Он, как вошел, сейчас же положил ей свою руку на темя и сказал по-духовному:

«Здравствуй, дочь моя!»

А она его руку своею рукою взяла да тихонько с головы и свела и просто пожала, и отвечает ему:

«Здравствуйте».

Он не обиделся и начал с ней дальше хладнокровно на «вы» говорить.

«Могу ли я у вас сесть и побеседовать?»

Она отвечает:

«Если вам это угодно, садитесь, только не запачкайтесь: на вас одежда шелковая, а здесь есть глина».

Он посмотрел на стул и сел, и не заметил, как рукавом это ее маленькое евангельице нечаянно столкнул, а без всякого множественного разговора прямо спросил ее:

«Вы леплением занимаетесь?»

Она отвечает:

«Да, леплю».

«Конечно, вы это делаете не по нужде, а по желанию?»
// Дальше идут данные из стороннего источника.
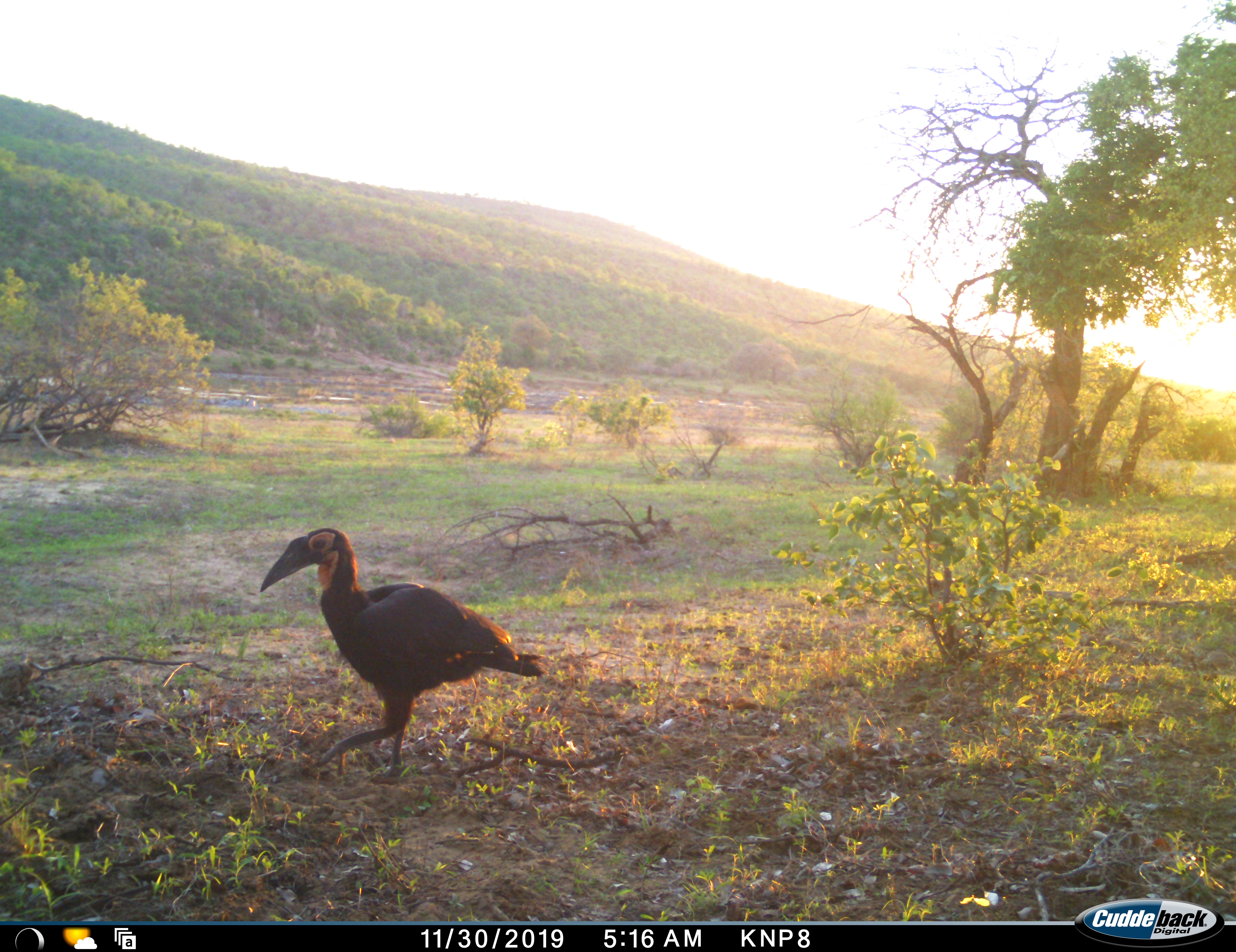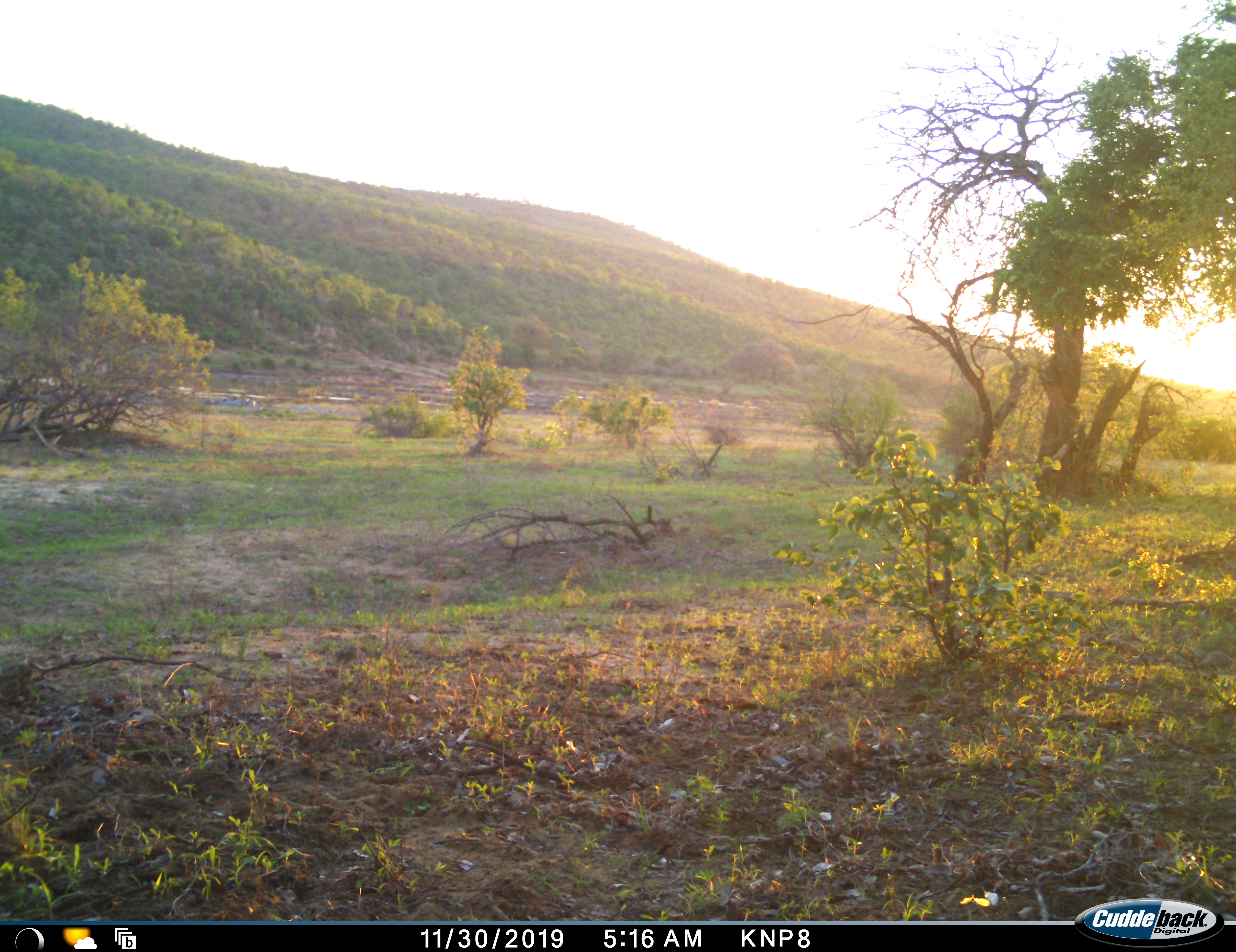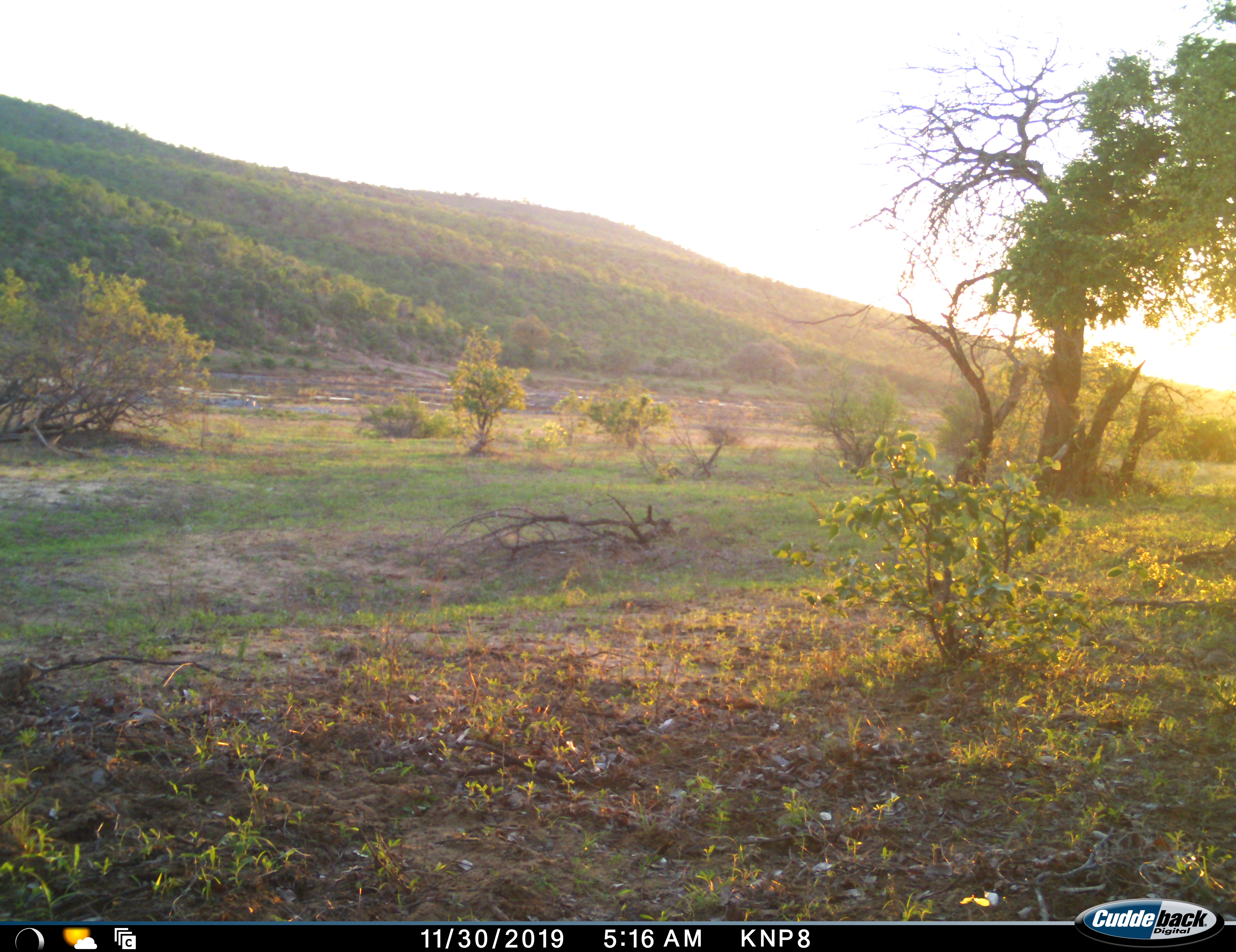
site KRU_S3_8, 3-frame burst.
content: unidentified animal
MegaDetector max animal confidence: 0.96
«Да, и по желанию и по нужде».

Он на нее посмотрел выразительно.

«По какой же нужде?»

«Всякий человек имеет нужду трудиться; это его назначение, и в этом для него польза».
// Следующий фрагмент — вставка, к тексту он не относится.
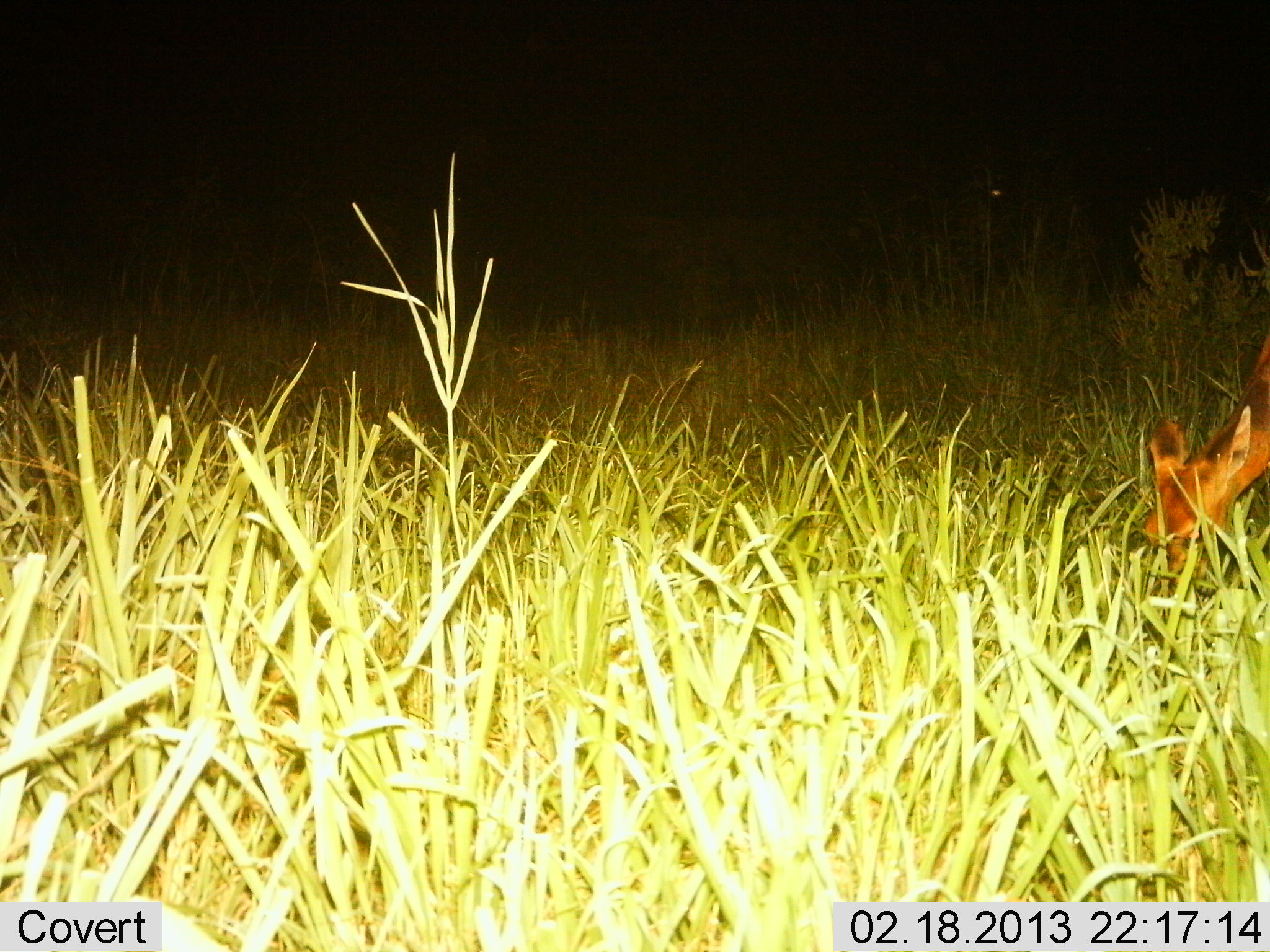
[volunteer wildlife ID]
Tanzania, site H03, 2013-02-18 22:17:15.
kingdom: Animalia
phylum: Chordata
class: Mammalia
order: Artiodactyla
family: Bovidae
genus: Redunca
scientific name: Redunca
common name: reedbuck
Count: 1.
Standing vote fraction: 0%.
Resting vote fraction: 0%.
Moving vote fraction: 0%.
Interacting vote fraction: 0%.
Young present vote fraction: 0%.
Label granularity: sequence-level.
«Да, если это не для моды, то хорошо».

А она отвечает:

«Если кто и для моды стал заниматься трудом вместо того, что прежде ничего не делал, то и это тоже не плохо».

Понимаешь, вдруг сделала такой оборот, как будто не он, а она ему будет давать назидацию. Но он ее стал строже спрашивать:

«Мне кажется, вы слабы и нездоровы?»

«Нет, – говорит она, – я совершенно здорова».

«Вы, говорят, мясо не едите?»

«Да, не ем».

«А отчего?»

«Мне не нравится».

«Вам вкус не нравится?»

«И вкус, и просто я не люблю видеть перед собою трупы».

Он и удивился.

«Какие, – спрашивает, – трупы?»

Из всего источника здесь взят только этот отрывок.